Entries shown:
(begin)
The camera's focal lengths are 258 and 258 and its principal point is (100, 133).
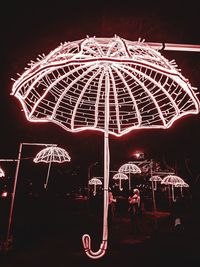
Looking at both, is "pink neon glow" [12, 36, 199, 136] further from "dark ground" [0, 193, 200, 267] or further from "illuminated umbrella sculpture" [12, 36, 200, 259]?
"dark ground" [0, 193, 200, 267]

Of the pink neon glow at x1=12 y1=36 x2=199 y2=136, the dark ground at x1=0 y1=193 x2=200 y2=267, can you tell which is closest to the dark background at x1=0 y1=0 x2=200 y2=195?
the pink neon glow at x1=12 y1=36 x2=199 y2=136

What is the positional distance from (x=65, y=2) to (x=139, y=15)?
0.71m

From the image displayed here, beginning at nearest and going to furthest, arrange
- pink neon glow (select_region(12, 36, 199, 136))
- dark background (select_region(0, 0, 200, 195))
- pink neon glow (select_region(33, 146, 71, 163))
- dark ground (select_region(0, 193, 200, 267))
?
pink neon glow (select_region(12, 36, 199, 136)) < dark background (select_region(0, 0, 200, 195)) < dark ground (select_region(0, 193, 200, 267)) < pink neon glow (select_region(33, 146, 71, 163))

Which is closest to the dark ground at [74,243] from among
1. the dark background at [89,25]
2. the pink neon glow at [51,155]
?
the pink neon glow at [51,155]

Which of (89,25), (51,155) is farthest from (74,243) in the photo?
(89,25)

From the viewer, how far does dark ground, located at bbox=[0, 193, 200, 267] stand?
5680mm

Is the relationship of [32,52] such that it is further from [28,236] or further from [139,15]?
[28,236]

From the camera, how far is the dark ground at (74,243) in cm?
568

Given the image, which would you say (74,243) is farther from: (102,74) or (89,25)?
(102,74)

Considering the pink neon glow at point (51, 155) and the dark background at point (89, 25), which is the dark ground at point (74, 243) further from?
the dark background at point (89, 25)

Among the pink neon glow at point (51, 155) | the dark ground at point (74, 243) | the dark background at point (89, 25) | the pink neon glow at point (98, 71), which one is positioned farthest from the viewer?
the pink neon glow at point (51, 155)

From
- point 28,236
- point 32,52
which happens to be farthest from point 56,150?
point 32,52

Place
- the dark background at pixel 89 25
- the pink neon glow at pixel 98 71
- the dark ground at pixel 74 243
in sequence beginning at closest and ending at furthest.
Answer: the pink neon glow at pixel 98 71 < the dark background at pixel 89 25 < the dark ground at pixel 74 243

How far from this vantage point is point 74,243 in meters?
7.70
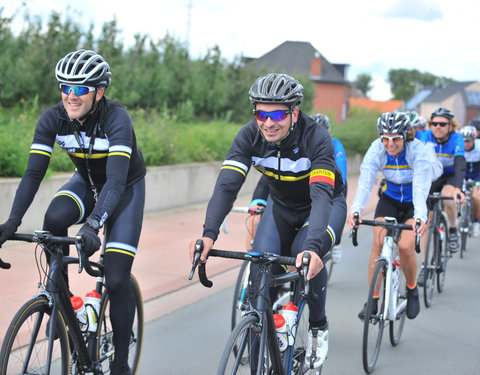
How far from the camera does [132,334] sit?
438cm

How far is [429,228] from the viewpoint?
7219mm

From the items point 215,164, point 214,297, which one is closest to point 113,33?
point 215,164

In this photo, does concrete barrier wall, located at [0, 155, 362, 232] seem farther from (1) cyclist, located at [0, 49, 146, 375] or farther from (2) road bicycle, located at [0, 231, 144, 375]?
(2) road bicycle, located at [0, 231, 144, 375]

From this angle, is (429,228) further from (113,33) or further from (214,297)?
(113,33)

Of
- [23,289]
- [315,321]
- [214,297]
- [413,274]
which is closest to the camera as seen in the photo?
[315,321]

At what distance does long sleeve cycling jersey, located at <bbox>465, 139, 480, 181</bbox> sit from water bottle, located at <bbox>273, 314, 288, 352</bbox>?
315 inches

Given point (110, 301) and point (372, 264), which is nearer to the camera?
point (110, 301)

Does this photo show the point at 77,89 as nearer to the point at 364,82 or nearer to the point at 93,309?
the point at 93,309

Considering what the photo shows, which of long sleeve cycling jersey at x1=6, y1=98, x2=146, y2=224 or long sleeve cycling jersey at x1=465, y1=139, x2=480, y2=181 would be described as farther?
long sleeve cycling jersey at x1=465, y1=139, x2=480, y2=181

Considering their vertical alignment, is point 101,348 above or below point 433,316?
above

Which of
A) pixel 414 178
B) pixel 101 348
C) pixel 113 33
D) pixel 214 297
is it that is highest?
Result: pixel 113 33

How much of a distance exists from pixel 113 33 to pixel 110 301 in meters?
16.9

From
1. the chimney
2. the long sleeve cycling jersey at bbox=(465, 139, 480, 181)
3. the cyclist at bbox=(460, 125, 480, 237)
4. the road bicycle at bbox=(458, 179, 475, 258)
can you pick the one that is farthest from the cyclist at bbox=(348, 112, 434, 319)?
the chimney

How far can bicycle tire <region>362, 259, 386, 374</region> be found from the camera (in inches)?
198
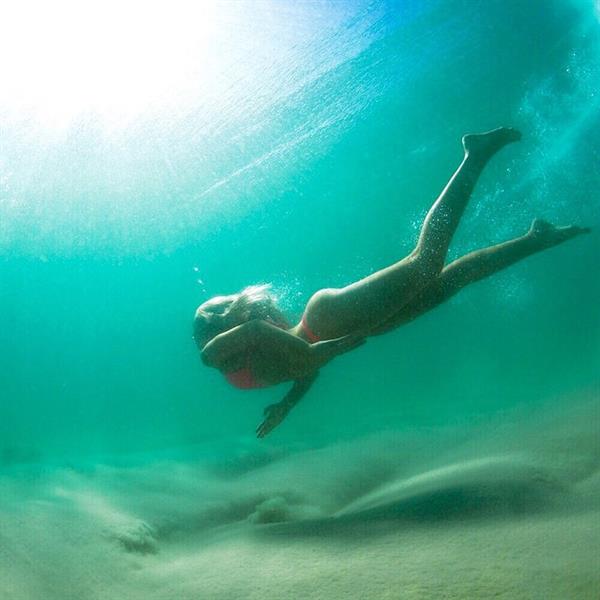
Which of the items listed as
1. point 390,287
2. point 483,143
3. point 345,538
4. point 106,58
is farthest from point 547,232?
point 106,58

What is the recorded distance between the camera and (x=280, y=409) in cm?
348

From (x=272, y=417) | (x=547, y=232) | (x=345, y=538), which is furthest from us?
(x=547, y=232)

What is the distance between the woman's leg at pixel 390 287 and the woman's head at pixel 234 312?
36 centimetres

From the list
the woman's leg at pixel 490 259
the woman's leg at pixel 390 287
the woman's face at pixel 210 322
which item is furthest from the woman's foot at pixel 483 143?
the woman's face at pixel 210 322

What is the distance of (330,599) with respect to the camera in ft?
7.21

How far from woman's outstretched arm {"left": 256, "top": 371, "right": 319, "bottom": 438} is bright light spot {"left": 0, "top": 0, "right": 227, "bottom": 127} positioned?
7388 mm

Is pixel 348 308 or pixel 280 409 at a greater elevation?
pixel 348 308

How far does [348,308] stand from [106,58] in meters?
9.29

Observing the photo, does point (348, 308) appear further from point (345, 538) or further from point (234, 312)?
point (345, 538)

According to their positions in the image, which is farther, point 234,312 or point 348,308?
point 234,312

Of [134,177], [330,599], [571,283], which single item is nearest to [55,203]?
[134,177]

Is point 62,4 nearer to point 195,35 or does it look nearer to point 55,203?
point 195,35

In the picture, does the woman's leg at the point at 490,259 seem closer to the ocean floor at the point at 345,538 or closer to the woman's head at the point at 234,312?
the woman's head at the point at 234,312

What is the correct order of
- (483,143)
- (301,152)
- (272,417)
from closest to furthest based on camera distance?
(272,417)
(483,143)
(301,152)
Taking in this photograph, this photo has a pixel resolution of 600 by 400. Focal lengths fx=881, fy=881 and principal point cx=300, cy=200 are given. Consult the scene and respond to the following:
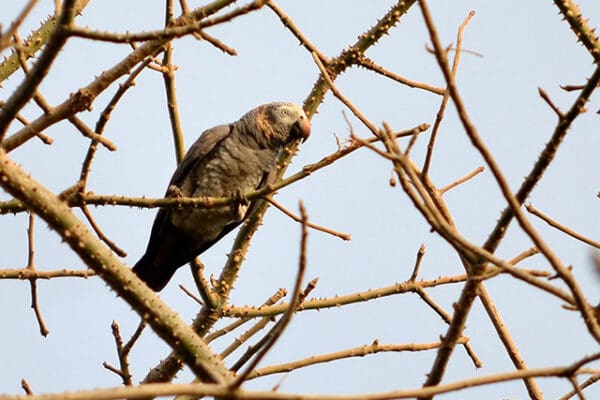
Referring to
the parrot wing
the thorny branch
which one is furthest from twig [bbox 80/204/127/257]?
the parrot wing

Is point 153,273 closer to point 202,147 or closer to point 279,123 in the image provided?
point 202,147

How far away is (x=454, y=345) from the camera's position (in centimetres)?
263

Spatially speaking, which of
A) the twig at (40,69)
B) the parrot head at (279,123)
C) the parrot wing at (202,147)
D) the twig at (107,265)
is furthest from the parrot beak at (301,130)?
the twig at (40,69)

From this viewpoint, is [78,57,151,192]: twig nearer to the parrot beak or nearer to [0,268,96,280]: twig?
[0,268,96,280]: twig

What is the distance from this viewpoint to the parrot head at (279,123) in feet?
24.1

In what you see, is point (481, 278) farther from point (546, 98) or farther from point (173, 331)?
point (173, 331)

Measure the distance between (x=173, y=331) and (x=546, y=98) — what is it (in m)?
1.42

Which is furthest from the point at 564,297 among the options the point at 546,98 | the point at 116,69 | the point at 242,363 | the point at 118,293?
the point at 116,69

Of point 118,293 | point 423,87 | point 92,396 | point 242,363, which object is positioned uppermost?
point 423,87

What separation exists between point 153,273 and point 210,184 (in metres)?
0.89

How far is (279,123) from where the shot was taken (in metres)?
7.49

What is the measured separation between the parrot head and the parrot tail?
1.38 m

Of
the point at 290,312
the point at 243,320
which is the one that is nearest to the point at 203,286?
the point at 243,320

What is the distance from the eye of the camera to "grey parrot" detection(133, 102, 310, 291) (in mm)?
6781
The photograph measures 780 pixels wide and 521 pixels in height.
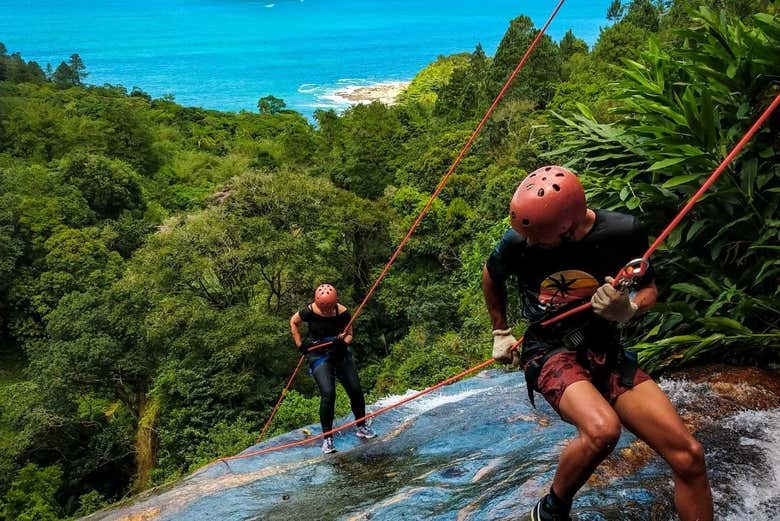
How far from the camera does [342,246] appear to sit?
83.4 feet

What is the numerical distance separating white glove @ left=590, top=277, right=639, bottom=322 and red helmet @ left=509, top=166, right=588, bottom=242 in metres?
0.32

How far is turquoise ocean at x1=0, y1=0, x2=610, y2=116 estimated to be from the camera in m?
111

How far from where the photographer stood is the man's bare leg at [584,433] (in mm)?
2441

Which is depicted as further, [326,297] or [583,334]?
[326,297]

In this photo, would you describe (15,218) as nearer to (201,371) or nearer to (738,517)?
(201,371)

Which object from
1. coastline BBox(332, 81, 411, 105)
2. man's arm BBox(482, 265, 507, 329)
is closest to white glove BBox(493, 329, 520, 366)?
man's arm BBox(482, 265, 507, 329)

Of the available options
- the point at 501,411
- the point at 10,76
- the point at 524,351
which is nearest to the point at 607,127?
the point at 501,411

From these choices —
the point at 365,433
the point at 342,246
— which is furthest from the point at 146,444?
the point at 365,433

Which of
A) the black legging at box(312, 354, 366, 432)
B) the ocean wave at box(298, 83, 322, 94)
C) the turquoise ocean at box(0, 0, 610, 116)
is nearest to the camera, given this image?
the black legging at box(312, 354, 366, 432)

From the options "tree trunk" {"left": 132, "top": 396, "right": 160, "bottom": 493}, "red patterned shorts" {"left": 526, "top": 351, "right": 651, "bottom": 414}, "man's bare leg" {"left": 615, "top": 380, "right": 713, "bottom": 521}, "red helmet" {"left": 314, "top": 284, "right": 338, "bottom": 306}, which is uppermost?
"red helmet" {"left": 314, "top": 284, "right": 338, "bottom": 306}

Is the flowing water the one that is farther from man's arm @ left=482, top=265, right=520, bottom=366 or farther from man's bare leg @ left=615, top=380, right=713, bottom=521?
man's arm @ left=482, top=265, right=520, bottom=366

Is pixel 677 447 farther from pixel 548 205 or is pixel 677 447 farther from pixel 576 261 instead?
pixel 548 205

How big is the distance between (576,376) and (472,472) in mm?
1851

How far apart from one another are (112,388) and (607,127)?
19149mm
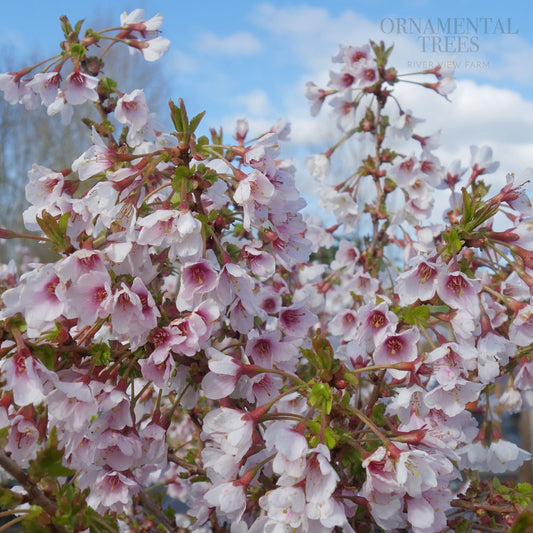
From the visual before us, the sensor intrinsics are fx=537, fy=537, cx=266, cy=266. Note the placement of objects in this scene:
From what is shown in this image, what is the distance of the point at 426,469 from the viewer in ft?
3.67

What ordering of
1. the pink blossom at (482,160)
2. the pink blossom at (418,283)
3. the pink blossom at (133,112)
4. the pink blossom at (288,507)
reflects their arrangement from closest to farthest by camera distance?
the pink blossom at (288,507) < the pink blossom at (418,283) < the pink blossom at (133,112) < the pink blossom at (482,160)

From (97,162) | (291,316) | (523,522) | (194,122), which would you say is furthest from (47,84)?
(523,522)

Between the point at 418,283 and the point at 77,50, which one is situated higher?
the point at 77,50

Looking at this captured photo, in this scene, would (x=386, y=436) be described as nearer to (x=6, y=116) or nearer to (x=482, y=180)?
(x=482, y=180)

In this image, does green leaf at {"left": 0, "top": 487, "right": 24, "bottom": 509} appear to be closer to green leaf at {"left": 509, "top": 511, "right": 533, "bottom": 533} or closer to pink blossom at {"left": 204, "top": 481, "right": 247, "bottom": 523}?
pink blossom at {"left": 204, "top": 481, "right": 247, "bottom": 523}

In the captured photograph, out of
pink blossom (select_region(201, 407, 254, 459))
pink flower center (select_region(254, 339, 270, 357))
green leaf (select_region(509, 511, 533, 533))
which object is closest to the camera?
green leaf (select_region(509, 511, 533, 533))

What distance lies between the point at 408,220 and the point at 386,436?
1.72 metres

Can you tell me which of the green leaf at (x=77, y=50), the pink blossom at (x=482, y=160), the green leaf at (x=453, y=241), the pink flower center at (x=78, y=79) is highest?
the green leaf at (x=77, y=50)

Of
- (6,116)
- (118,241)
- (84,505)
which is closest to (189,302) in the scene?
(118,241)

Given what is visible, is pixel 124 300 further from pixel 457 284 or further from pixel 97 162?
pixel 457 284

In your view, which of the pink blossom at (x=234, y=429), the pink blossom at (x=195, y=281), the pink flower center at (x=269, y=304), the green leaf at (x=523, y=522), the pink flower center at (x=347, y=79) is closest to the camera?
the green leaf at (x=523, y=522)

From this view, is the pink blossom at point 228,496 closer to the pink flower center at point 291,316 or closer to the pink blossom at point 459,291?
the pink flower center at point 291,316

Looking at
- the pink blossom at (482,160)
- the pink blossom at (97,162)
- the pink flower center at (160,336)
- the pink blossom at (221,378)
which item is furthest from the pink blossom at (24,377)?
the pink blossom at (482,160)

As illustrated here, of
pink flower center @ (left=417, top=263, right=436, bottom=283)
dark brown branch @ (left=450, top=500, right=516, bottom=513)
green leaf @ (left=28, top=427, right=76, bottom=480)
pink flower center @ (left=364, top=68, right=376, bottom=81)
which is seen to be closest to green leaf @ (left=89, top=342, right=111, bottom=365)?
green leaf @ (left=28, top=427, right=76, bottom=480)
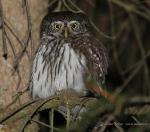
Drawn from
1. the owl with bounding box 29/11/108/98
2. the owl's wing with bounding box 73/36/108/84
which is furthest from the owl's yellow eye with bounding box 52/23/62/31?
the owl's wing with bounding box 73/36/108/84

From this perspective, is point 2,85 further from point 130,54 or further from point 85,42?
point 130,54

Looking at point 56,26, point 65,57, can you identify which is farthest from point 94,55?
point 56,26

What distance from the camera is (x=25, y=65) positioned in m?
3.28

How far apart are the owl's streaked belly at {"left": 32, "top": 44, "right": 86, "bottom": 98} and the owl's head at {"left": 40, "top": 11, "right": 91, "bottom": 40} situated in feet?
0.53

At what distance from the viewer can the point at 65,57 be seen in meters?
3.20

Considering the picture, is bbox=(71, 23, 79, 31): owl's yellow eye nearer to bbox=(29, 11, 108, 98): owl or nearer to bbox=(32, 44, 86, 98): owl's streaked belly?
bbox=(29, 11, 108, 98): owl

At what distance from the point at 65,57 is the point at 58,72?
0.10 meters

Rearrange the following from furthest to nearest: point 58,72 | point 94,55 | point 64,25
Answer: point 64,25, point 94,55, point 58,72

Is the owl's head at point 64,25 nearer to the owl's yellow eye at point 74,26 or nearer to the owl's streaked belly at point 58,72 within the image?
the owl's yellow eye at point 74,26

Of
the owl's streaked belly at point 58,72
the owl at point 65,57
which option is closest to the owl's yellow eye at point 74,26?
the owl at point 65,57

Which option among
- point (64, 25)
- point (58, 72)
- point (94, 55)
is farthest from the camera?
point (64, 25)

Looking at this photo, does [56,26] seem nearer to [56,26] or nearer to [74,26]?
[56,26]

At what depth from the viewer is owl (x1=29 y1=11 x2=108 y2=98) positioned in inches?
125

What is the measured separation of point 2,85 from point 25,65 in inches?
9.0
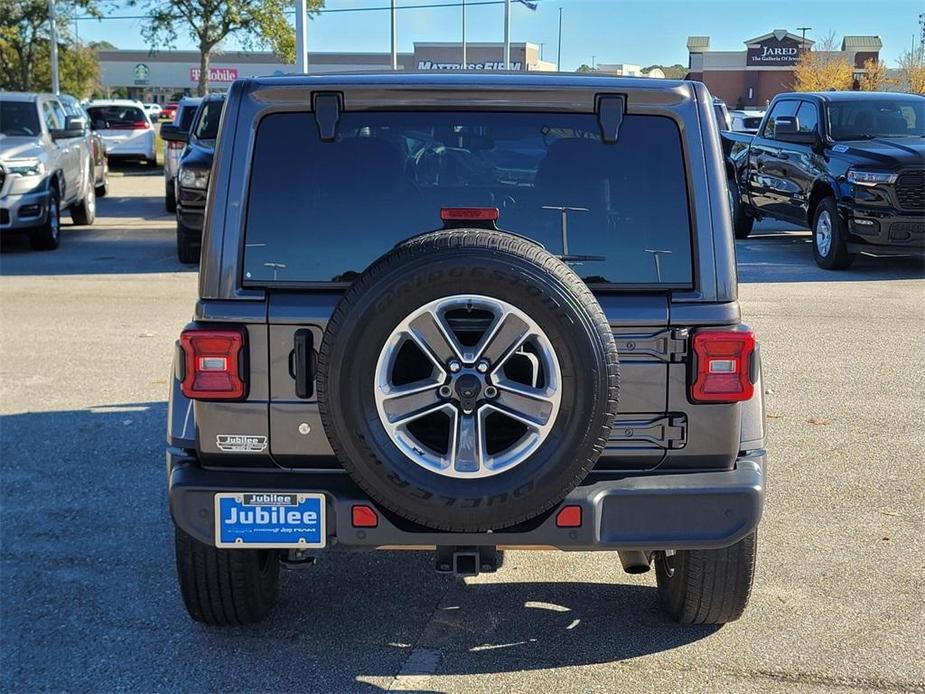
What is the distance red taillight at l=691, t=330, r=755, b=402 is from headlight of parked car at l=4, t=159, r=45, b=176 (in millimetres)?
(end)
Required task:
Rewrite the data from its beginning through the line containing "Looking at both, is", swapping "umbrella sculpture" for "lantern sculpture" and keeping everything else the same. Omit the pictures.

The reply:
The camera's focal lengths are 258 and 258 and its principal point is (100, 133).
Looking at both, is "pink neon glow" [12, 36, 199, 136] further from "dark ground" [0, 193, 200, 267] or further from "illuminated lantern sculpture" [12, 36, 200, 259]?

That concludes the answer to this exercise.